# Compiti richiesti
[1] Riduca a un elenco puntato il paragrafo del testo su Mario Draghi che inizia con «Ce lo invidiano i lavoratori dipendenti», conservandone i fatti principali.
[2] Prosegua il testo su Mario Draghi, riprendendo subito dopo l'ultima frase riportata.

# Estratto del documento
/---
DRAGHI CE LO AMMIRANO TUTTI! MA TUTTI CHI?

IL CREPUSCOLO DELLA DEMOCRAZIA,
DA PROGETTO DI EMANCIPAZIONE A “STABILITÀ”

di Emiliano Alessandroni

“The best, the best, the best!”. Così l’ex Premier Matteo Renzi – colui che fra le tante cose è riuscito a cancellare in una sola legislatura quell’Articolo 18 che Silvio Berlusconi non era riuscito a cancellare in vent’anni, lo stesso insomma che ha celebrato una monarchia assoluta (quella in cui viene giuridicamente prevista la pena di morte per gli omosessuali e che bombarda case e ospedali nello Yemen) come “un nuovo Rinascimento” –, così, dicevamo, Matteo Renzi ha definito Mario Draghi. 

Si tratta di un giudizio che, al di là di chi l’abbia pronunciato, trova consensi anche presso le anime di una certa sinistra: “Draghi ce lo invidiano tutti!” ripetono alcune di queste come un mantra. 
Sarebbe però interessante sapere chi sarebbero esattamente questi “tutti”. E quali fra i soggetti sociali di cui la sinistra dovrebbe costituire l’incarnazione politica ci invidia esattamente Mario Draghi.

Ce lo invidiano i lavoratori dipendenti d’Europa, sempre più privati di diritti e di incidenza nei processi decisionali? Ce lo invidiano forse le donne in maternità vittime di mobbing sui luoghi di lavoro? Ce lo invidiano le sacche di disoccupati o di precari, i senza tetto o le masse diseredate del nostro continente, che subiscono per prime i processi di privatizzazione della sanità e della scuola, nonché l’infiltrazione sempre più capillare delle logiche di mercato all’interno della vita pubblica? Ce lo invidiano gli afroamericani ancora emarginati, perseguitati e sfruttati, che riempiono le galere della tanto decantata democrazia a stelle e strisce?

Ce lo invidiano gli immigrati annegati in mare, picchiati dalla polizia o lasciati morire al freddo fra un confine e un altro? Ce lo invidia il popolo palestinese, ancora sottoposto a una continua discriminazione razziale e a un incessante potere assoluto di vita o di morte da parte del governo israeliano? Ce lo invidia il popolo cubano, che con mille sacrifici sviluppa una sanità di qualità, pubblica e gratuita, nonostante l’embargo imposto da coloro che tutt’ora si considerano i padroni del mondo? Ce lo invidiano i popoli latinoamericani, i popoli africani o asiatici? Insomma esattamente chi sarebbe a invidiarci Mario Draghi al di là dei grandi centri industriali e finanziari dell’Occidente, delle loro organizzazioni e dei loro rispettivi rappresentanti politici?
\---
# Dati forniti
/---
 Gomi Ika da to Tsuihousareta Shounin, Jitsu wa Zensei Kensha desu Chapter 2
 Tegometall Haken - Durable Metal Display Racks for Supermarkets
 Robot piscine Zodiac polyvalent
\---
/---
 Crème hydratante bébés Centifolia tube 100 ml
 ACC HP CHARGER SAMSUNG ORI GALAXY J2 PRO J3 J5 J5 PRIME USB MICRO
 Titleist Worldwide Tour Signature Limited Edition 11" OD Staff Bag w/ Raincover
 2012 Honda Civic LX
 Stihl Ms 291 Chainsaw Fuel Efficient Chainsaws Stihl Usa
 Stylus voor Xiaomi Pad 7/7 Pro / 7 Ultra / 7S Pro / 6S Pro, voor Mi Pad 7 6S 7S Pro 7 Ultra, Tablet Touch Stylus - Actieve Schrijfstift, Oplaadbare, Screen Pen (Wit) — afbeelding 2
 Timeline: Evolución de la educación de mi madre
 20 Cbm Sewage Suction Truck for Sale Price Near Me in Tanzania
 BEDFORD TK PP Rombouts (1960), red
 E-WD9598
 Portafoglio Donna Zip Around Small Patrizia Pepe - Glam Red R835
\---
/---
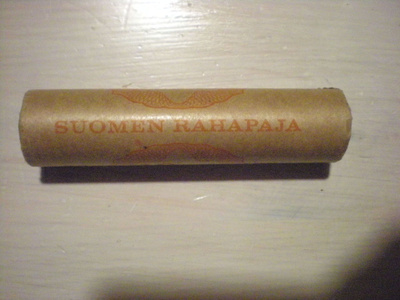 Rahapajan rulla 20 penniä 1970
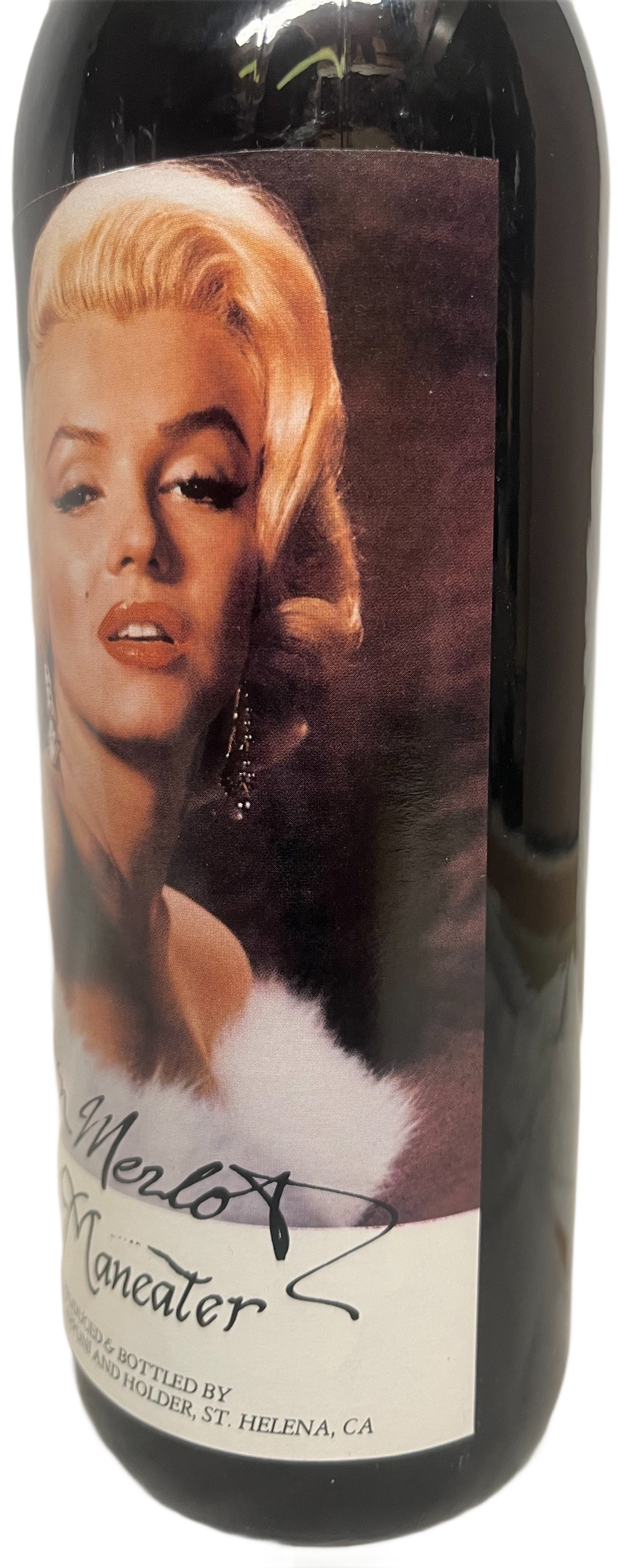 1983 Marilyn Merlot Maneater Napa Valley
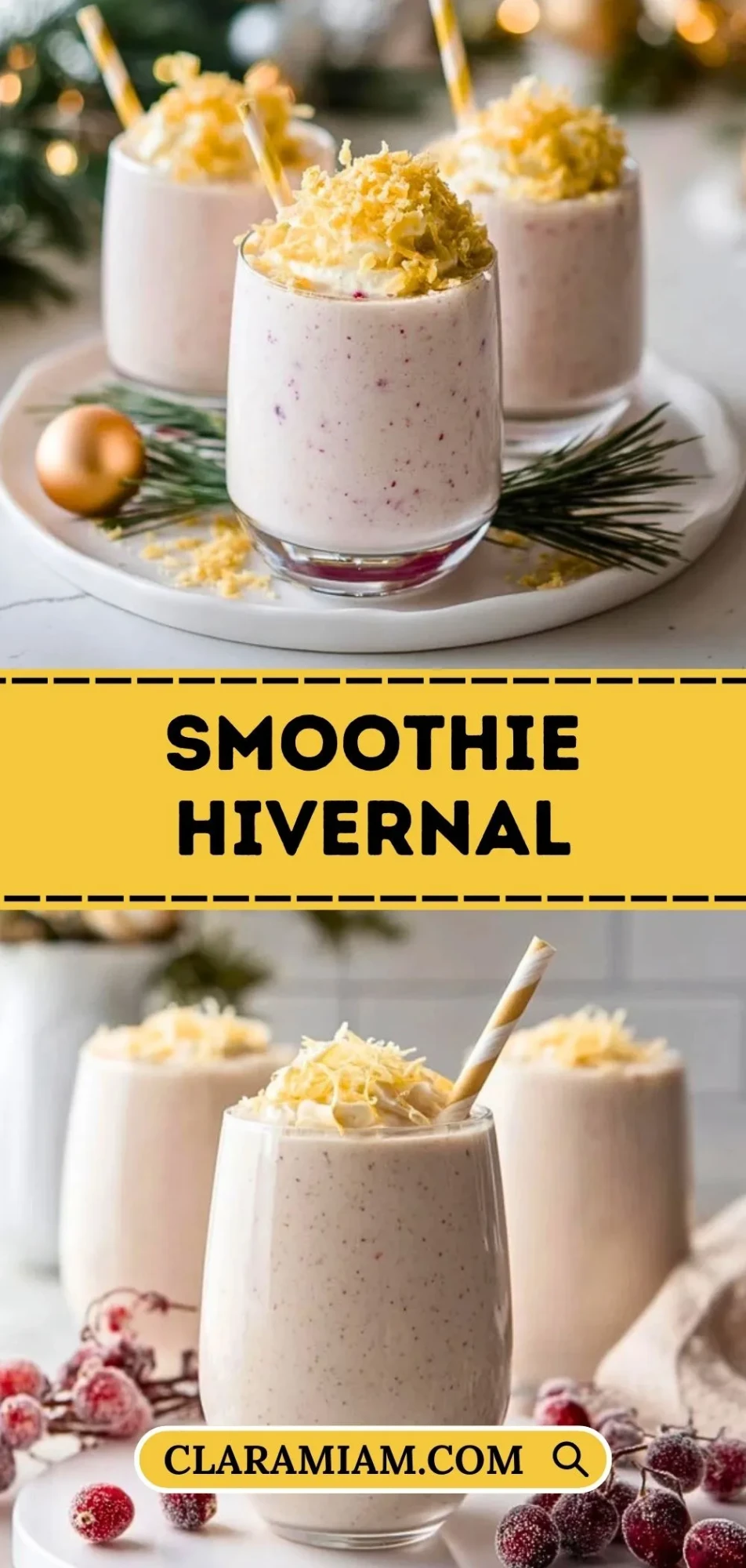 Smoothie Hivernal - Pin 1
\---
# Risposte fornite
[1]
Si domanda se Mario Draghi sia invidiato da:
- i lavoratori dipendenti d'Europa, sempre più privati di diritti e di incidenza nei processi decisionali;
- le donne in maternità vittime di mobbing sui luoghi di lavoro;
- disoccupati, precari, senzatetto e masse diseredate del continente, i primi a subire la privatizzazione di sanità e scuola e l'infiltrazione delle logiche di mercato nella vita pubblica;
- gli afroamericani ancora emarginati, perseguitati e sfruttati, che riempiono le galere della democrazia «a stelle e strisce».

[2]
Questa situazione lascia emergere, a ben vedere, tutto lo svuotamento che la parola “democrazia” ha subito negli ultimi decenni, all’interno del perimetro euroatlantico, per opera dei nuovi rapporti di forza emersi dalla fine della Guerra fredda. 
Un illustre filosofo conservatore del XIX secolo, che si chiamava August W. Rehberg, polemizzava a suo tempo contro Kant e i sostenitori della Rivoluzione francese, affermando che una società, per funzionare, doveva cessare di porre al centro quelle “astratte idee” di “libertè” ed “egalitè” che il ciclo rivoluzionario aveva diffuso. Tutte queste idee astruse, “campate in aria”, queste idee kantiane fondate sul “principio razionale dell’universale libertà e uguaglianza tra gli uomini” non facevano altro che gettare fumo negli occhi dei popoli – sosteneva Rehberg ammiccando alle forze della Restaurazione. Occorreva quindi fare piazza pulita di esse e sostituirle con una visione più concreta: con “il principio della stabilità”.

Non più dunque “la libertà”, o tanto meno “l’uguaglianza”, ma “la stabilità” doveva essere il reale valore, il valore non astratto, su cui la società doveva fondarsi. Ma “stabilità” in ultima analisi altro non significava, e Rehberg lo sapeva bene, se non conservazione dei rapporti sociali vigenti, ovvero protezione delle gerarchie che sussistevano fra i ceti all’interno del tessuto economico e politico. 
Certo, questo importante ideologo della Restaurazione dava vita ai suoi scritti ormai oltre due secoli fa. Eppure non è forse ancora oggi il concetto di “stabilità” a contraddistinguere l’idea di democrazia che aleggia perlopiù in Occidente? È forse sul “principio razionale dell’universale libertà ed uguaglianza fra gli uomini” che si fonda, ad esempio, il nutrito disprezzo per il sistema proporzionale e l’acclamazione del sistema maggioritario, o sul concetto di “stabilità”? E ancora, è sul “principio razionale dell’universale libertà e uguaglianza fra gli uomini” che si fonda l’attuale celebrazione di quel Mario Draghi tanto amato da Renzi, da Confindustria, dalla BCE, dagli Usa, da Silvio Berlusconi e da importanti pezzi della Lega, o sul principio di “stabilità”?

Appare evidente come il concetto di “democrazia” oggi diffuso nel mondo occidentale sia sempre meno legato a un progetto di emancipazione e sempre più connesso alla salvaguardia dei rapporti di forza esistenti.
Che i grandi blocchi industriali e finanziari dicano “Draghi è stimato da tutti”, è comprensibile. I soggetti elencati sopra infatti, che costituiscono la stragrande maggioranza dell’umanità, non rientrano, secondo questi blocchi, fra quei “tutti” degni di considerazione: non appartengono a quella che per loro costituisce “la realtà umana che conta”.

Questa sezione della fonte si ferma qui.